──────── Source extract ────────

Right now many of us -- maybe even most of us -- are working furiously to affect the results of the elections now less than a day away.  Volunteers, staffers, and candidates alike have had their fill of cold pizza, stale donuts, and bad coffee.  But this is it, the ninth inning, the home stretch, the final push toward victory.  We can all sleep when it's Wednesday, and the United States has made the first step toward returning to sanity.

As part of this last push, candidates have rolled out their final set of ads.  Those with comfortable leads are giving delivering friendly little homilies and wrapping big grins around their thanks to the little people.  Those who aren't enjoying the upside of the polls are desperately applying poison to their blades and slashing in all directions, hoping against hope to make a fatal stab.

This is the game.  This is politics.  And you know what?  I hate it.

I hate the attack ads.  That's a surprise to no one, right?  We all hate the attack ads.  Are the ones on the right worse?  Yes, by any measure they are, but when the ones on the left are already nauseating, what does it matter?  It's like debating whether smallpox is worse than bubonic plague.  Both of them are going to give you ugly, painful deaths, and that's just what most political ads are today -- ugly, painful, and deadly to any sense of community.  As one woman said to me while canvassing today "I don't care who wins anymore, as long as the election is over and those sickening ads stop."

I hate even the "good" ads, the ones that try to sum up complex issues into a thirty second sound bites and turn someone's career into a series of highlights shorter than the player spotlights that get run up between plays at an NFL game.  The ones that try to plant an emotional pump under your couch and lever you to the polls with tears in your eyes.  The ones that add a flourish of drums and hint of the trumpet, a little flash of the flag, as they draft Lincoln's "better angels of our nature" into service as partisans.

I hate the phone calls.  I hate getting them, and I hate making them.  I hate hearing some unstoppable robot droning from some distant database, and I hate having the phone slammed in my ears as, in my friendliest tone, I start off with "Hi, I'm calling from the Democratic campaign, and I'd..."  I hate the way that the phone callers, in an effort to beat the patience clock, scramble through their script at a speed that makes Alvin and the Chipmunks seem turgid, and how some poor volunteer is often pressed into service to deliver a message even more vicious than the worst of the ludicrous hatchet jobs featured in the ads.

────────

→ **Set exercise 1**: In the election essay, what comparison does the writer use for arguing over whether attack ads on the right are worse than those on the left?
→ **Set exercise 2**: Pick out every line of the records that contains the string "pitch", matching case.
The election essay and the records are unrelated.

──────── Record excerpts ────────

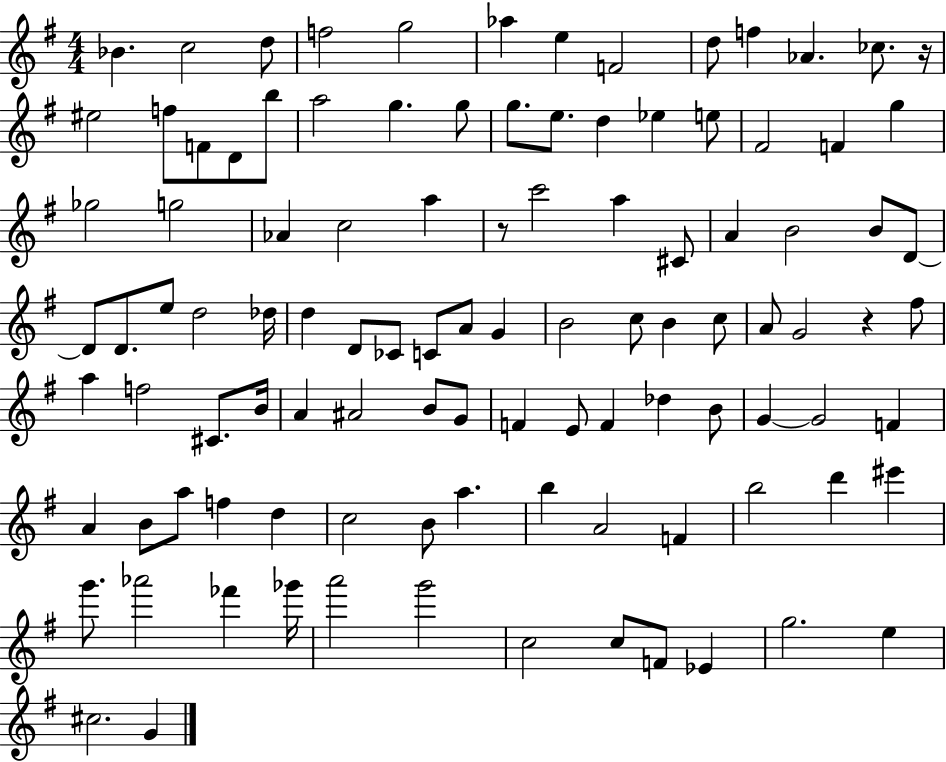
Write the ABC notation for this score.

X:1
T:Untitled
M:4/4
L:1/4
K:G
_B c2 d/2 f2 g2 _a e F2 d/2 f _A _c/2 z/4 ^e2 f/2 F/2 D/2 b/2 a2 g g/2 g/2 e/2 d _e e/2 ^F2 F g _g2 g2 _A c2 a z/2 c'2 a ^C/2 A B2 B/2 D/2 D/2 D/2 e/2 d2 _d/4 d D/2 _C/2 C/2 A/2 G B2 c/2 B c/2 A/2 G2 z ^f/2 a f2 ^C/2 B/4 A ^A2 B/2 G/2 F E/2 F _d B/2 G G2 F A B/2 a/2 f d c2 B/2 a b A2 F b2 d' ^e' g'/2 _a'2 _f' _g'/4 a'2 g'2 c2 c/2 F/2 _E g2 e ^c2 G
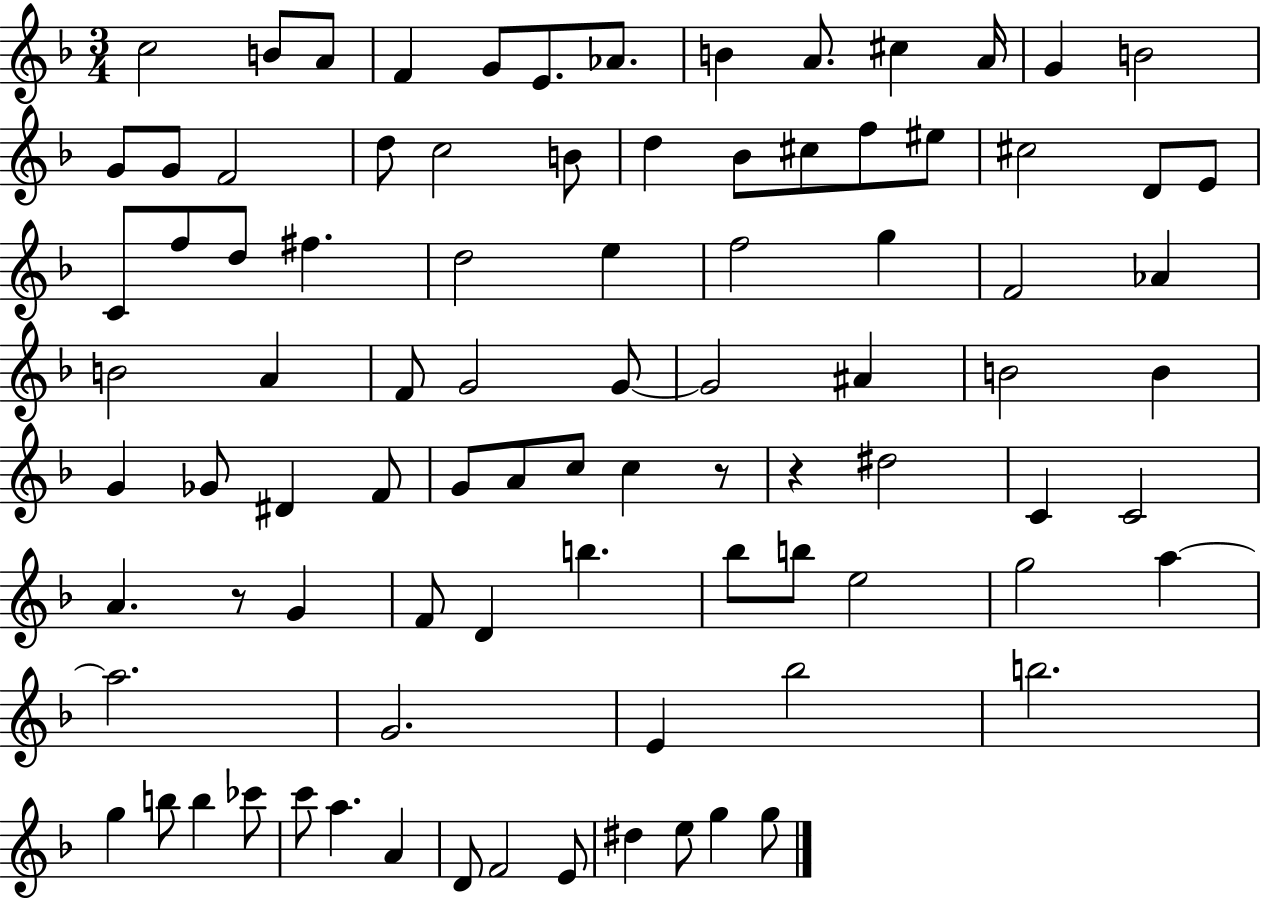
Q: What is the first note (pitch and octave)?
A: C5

────────
──────── Record excerpts ────────

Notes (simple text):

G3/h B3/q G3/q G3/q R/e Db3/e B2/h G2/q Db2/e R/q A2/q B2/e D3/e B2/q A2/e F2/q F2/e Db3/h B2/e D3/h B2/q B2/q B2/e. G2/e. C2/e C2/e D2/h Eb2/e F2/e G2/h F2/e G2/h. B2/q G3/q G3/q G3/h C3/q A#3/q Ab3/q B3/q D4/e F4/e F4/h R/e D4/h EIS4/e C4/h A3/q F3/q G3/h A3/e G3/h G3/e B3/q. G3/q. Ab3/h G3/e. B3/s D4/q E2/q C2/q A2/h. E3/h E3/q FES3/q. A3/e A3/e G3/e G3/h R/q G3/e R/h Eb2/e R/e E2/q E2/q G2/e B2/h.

────────
──────── Record excerpts ────────

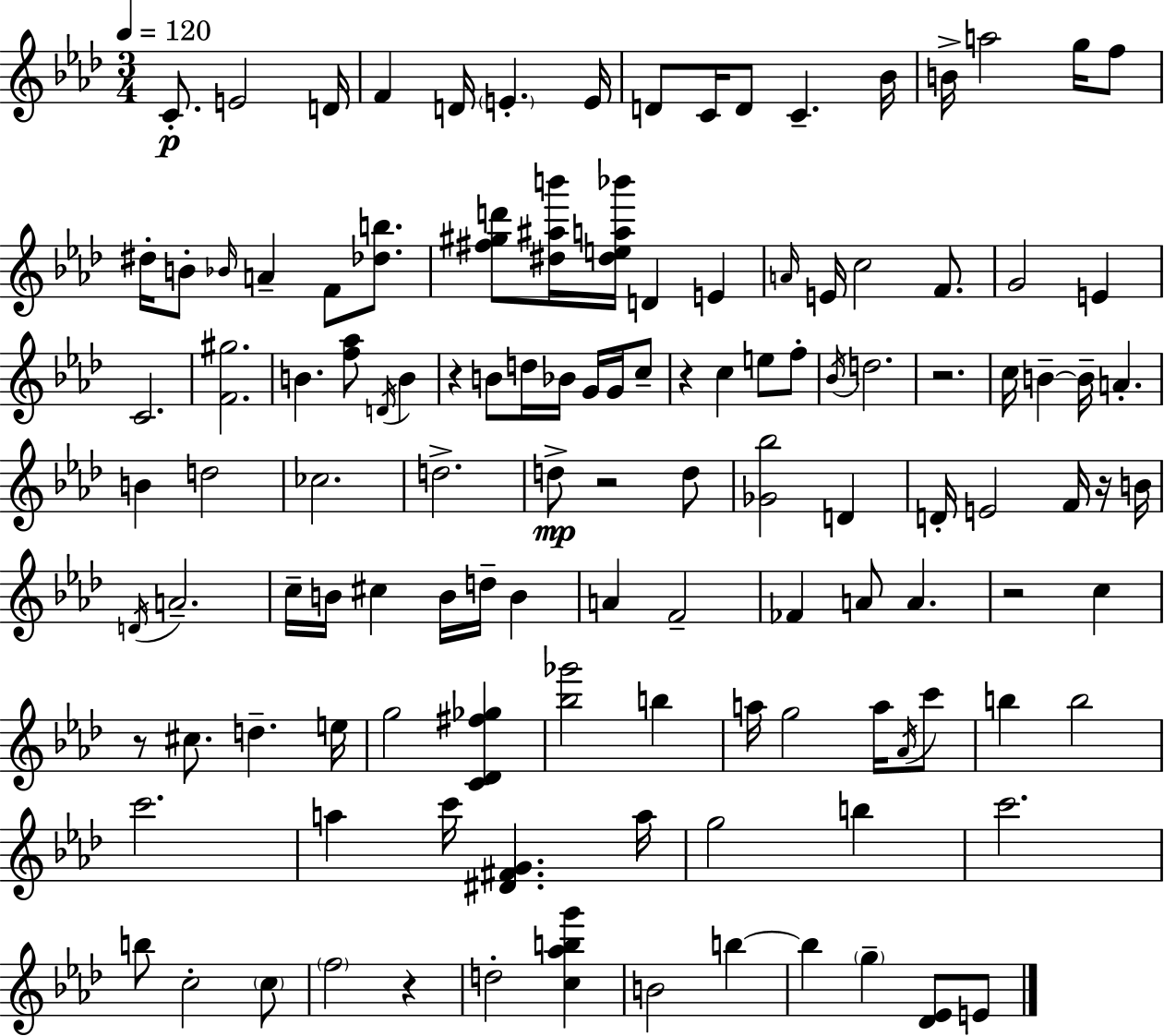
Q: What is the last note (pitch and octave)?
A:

────────

→ **Finished answer 1**: Debating whether smallpox is worse than bubonic plague.

→ **Finished answer 2**:
Q: What is the first note (pitch and octave)?
Q: What is the last note (pitch and octave)?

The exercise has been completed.